Around 1990, he began to once again engage in “performance boxing painting,” this time taking the form of “battles” in which he “fought” other artists in front of a crowd. Also in 1990 his work became part of a traveling exhibition that was sponsored by the Museum of Modern Art in Kamakura, Japan. From September 17-November 6, 2005, his boxing-painting and motorcycle sculptures became part of an exhibition at that same museum. His work Coca-Cola Plan (1964) was included in an exhibition called Tokyo 1955–1970: A New Avant-Garde, which ran at the Museum of Modern Art in New York from November 18, 2012–February 25, 2013.

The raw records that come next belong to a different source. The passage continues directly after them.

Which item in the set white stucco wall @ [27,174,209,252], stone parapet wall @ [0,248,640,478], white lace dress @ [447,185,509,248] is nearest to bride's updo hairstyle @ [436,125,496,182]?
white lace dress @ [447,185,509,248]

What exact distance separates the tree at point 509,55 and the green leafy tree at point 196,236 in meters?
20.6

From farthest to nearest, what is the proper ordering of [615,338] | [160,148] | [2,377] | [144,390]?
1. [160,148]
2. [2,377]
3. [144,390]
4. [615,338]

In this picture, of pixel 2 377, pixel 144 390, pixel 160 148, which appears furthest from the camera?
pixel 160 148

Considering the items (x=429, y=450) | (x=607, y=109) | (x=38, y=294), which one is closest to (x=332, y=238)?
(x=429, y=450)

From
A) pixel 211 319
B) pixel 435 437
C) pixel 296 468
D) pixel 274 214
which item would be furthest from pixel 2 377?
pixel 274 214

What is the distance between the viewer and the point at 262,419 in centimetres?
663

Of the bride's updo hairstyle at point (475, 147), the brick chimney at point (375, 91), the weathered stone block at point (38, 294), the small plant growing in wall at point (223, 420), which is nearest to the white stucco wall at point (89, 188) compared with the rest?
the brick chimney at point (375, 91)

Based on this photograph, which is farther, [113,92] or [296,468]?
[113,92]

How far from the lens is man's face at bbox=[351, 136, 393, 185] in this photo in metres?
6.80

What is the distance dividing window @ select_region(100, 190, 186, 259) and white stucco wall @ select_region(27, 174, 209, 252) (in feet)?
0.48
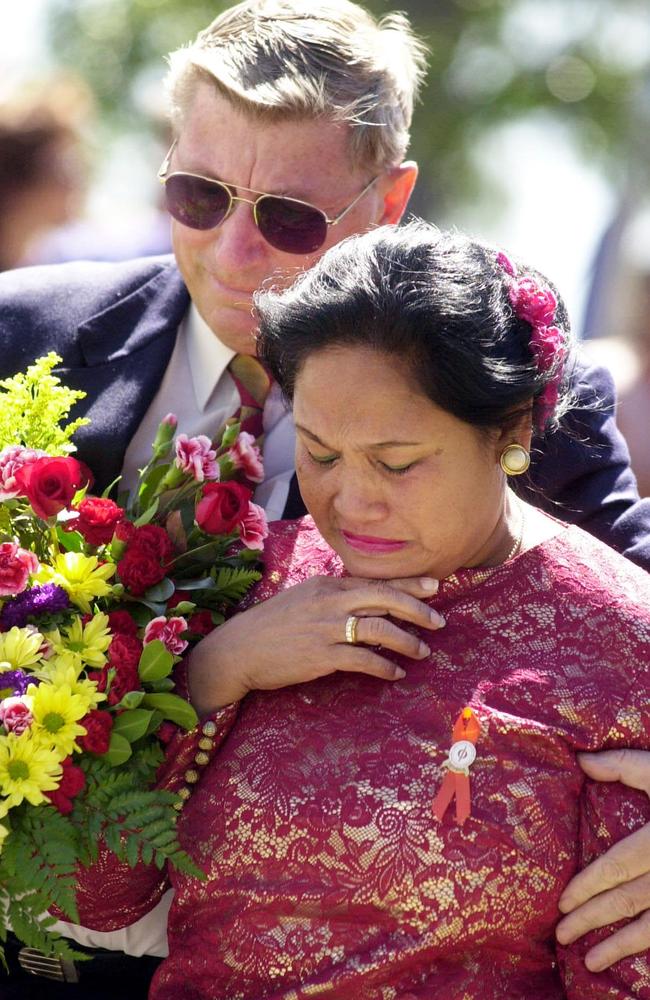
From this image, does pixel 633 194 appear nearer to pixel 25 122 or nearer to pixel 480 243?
pixel 25 122

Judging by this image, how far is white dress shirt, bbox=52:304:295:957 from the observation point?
345 centimetres

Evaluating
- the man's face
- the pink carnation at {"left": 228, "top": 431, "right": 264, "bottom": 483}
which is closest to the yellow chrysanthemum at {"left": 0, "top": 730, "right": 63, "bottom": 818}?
the pink carnation at {"left": 228, "top": 431, "right": 264, "bottom": 483}

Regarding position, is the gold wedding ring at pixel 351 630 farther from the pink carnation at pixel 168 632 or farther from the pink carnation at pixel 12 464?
the pink carnation at pixel 12 464

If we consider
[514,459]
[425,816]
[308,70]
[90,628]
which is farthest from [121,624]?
[308,70]

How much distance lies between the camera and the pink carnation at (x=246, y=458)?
3.05 meters

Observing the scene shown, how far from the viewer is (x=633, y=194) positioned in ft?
28.6

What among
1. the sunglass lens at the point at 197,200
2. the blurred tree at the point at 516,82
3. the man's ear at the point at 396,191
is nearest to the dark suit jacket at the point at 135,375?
the sunglass lens at the point at 197,200

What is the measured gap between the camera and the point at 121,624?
8.77 feet

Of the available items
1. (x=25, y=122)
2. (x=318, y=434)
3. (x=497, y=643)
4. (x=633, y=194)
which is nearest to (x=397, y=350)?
(x=318, y=434)

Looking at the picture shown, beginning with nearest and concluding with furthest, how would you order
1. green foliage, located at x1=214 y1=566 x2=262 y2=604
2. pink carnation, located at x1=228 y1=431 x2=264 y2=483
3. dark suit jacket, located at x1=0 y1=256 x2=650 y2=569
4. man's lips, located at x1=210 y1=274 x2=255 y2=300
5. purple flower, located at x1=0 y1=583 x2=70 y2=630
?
purple flower, located at x1=0 y1=583 x2=70 y2=630
green foliage, located at x1=214 y1=566 x2=262 y2=604
pink carnation, located at x1=228 y1=431 x2=264 y2=483
dark suit jacket, located at x1=0 y1=256 x2=650 y2=569
man's lips, located at x1=210 y1=274 x2=255 y2=300

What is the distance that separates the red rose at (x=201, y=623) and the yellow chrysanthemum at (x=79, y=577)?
21cm

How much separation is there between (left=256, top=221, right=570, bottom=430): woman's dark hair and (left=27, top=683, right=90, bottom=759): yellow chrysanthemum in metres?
0.75

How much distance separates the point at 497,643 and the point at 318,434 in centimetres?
51

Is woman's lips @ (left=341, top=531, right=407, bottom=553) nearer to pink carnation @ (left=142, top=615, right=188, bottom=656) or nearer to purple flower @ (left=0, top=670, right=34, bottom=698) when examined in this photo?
pink carnation @ (left=142, top=615, right=188, bottom=656)
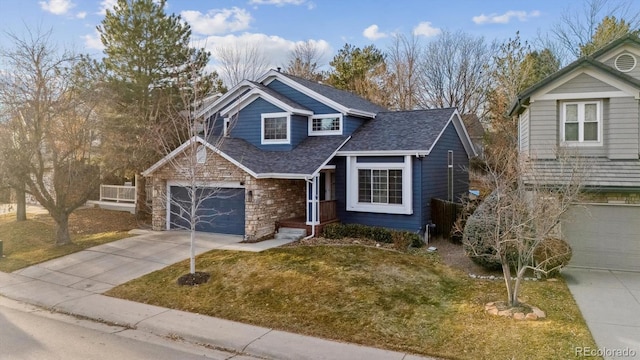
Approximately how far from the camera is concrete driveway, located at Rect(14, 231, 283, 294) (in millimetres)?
12031

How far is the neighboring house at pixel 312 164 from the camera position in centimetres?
1603

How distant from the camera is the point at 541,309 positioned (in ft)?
29.0

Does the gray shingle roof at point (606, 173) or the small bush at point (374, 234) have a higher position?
the gray shingle roof at point (606, 173)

In 2013, Shinohara and his wife, Norika (herself an artist), were the subjects of an Academy Award-nominated documentary film, Cutie and the Boxer, which detailed the difficulties the couple have had in trying to successfully maneuver their way through the problems encountered in a union of two artists seeking individual recognition for their efforts but who must also make sacrifices in the name of love, and in the name of preserving a 40 year marriage.
Despite his youthful reputation as the enfant terrible of the Japanese art world, Shinohara has lived long enough to see his work exhibited at many prestigious institutions internationally, including the Hara Museum of Contemporary Art (Shinagawa, Japan), Centre Georges Pompidou (Paris), the National Museum of Modern Art, Tokyo, the Museum of Contemporary Art, Los Angeles, the Metropolitan Museum of Art, Seoul, and other public and private collections of note.